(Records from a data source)
[start]

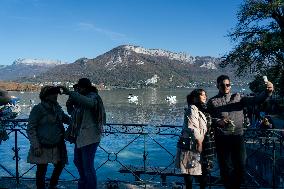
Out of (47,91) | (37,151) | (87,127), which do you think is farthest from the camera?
(47,91)

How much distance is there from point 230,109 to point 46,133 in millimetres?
3282

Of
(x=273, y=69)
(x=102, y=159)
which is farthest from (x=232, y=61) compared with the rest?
(x=102, y=159)

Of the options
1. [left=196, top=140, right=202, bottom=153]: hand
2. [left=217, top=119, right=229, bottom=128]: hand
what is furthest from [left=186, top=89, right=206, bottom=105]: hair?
[left=196, top=140, right=202, bottom=153]: hand

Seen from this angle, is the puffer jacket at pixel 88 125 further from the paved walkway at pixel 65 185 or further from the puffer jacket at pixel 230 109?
the puffer jacket at pixel 230 109

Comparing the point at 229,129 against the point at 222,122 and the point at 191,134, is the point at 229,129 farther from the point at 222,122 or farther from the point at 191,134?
the point at 191,134

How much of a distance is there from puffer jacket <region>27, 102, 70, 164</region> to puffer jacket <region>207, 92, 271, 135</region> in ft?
9.07

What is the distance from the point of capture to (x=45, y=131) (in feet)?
22.5

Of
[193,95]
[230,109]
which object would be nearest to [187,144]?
[193,95]

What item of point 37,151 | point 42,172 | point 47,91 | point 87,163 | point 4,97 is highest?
point 47,91

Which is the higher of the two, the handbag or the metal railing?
the handbag

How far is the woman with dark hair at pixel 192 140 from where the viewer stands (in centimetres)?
634

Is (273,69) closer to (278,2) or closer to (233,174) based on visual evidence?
(278,2)

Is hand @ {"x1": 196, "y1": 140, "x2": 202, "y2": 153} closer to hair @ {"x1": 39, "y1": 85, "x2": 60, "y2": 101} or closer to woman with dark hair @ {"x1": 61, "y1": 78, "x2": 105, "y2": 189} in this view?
woman with dark hair @ {"x1": 61, "y1": 78, "x2": 105, "y2": 189}

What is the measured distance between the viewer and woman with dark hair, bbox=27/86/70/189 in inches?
267
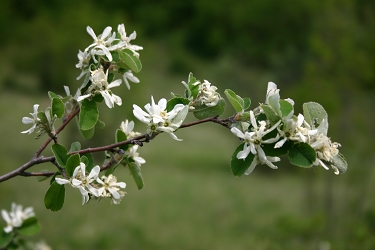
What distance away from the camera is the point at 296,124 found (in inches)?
20.9

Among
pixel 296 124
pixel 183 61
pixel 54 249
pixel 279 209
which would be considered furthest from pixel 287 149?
pixel 183 61

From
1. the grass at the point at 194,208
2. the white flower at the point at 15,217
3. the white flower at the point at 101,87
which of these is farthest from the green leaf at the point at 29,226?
the grass at the point at 194,208

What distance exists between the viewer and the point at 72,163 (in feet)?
1.98

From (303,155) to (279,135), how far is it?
35 mm

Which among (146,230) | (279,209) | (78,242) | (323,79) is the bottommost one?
(279,209)

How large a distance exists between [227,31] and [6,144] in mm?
9118

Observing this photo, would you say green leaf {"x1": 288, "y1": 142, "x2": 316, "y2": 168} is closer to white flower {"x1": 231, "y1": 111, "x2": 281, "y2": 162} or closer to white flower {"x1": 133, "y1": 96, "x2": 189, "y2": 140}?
white flower {"x1": 231, "y1": 111, "x2": 281, "y2": 162}

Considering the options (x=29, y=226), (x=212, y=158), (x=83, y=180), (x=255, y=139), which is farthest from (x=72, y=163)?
(x=212, y=158)

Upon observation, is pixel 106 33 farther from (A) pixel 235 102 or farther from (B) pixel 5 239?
(B) pixel 5 239

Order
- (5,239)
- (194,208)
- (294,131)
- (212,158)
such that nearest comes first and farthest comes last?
(294,131)
(5,239)
(194,208)
(212,158)

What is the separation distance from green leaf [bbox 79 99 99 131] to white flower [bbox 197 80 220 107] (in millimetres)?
145

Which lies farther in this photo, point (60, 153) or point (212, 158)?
point (212, 158)

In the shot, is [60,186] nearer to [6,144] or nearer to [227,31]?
[6,144]

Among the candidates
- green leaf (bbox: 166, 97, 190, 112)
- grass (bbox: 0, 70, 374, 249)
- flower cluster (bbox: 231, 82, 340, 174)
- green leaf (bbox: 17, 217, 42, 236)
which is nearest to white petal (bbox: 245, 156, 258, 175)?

[end]

Retype exactly the lines from the one containing "Considering the options" through the last line of the records above, including both.

Considering the options (x=29, y=226), (x=212, y=158), (x=83, y=180), (x=255, y=139), which is farthest from (x=72, y=163)?
(x=212, y=158)

Upon observation, is pixel 106 33 farther from (A) pixel 235 102 or farther from (B) pixel 5 239?
(B) pixel 5 239

Order
- (5,239)
- (194,208)
- (294,131)
- (212,158)
such that nearest comes first and farthest comes last?
(294,131)
(5,239)
(194,208)
(212,158)

What is the separation distance from green leaf [bbox 79 99 99 131] to white flower [bbox 197 80 220 107] (in millimetres)?
145

Which lies farther in this photo, point (60, 153) or point (212, 158)?
point (212, 158)

In the shot, is [60,186] nearer to [6,144] or nearer to [227,31]?
[6,144]

Among the candidates
- green leaf (bbox: 166, 97, 190, 112)
- grass (bbox: 0, 70, 374, 249)
- flower cluster (bbox: 231, 82, 340, 174)
- green leaf (bbox: 17, 217, 42, 236)
which is nearest to white petal (bbox: 245, 156, 258, 175)?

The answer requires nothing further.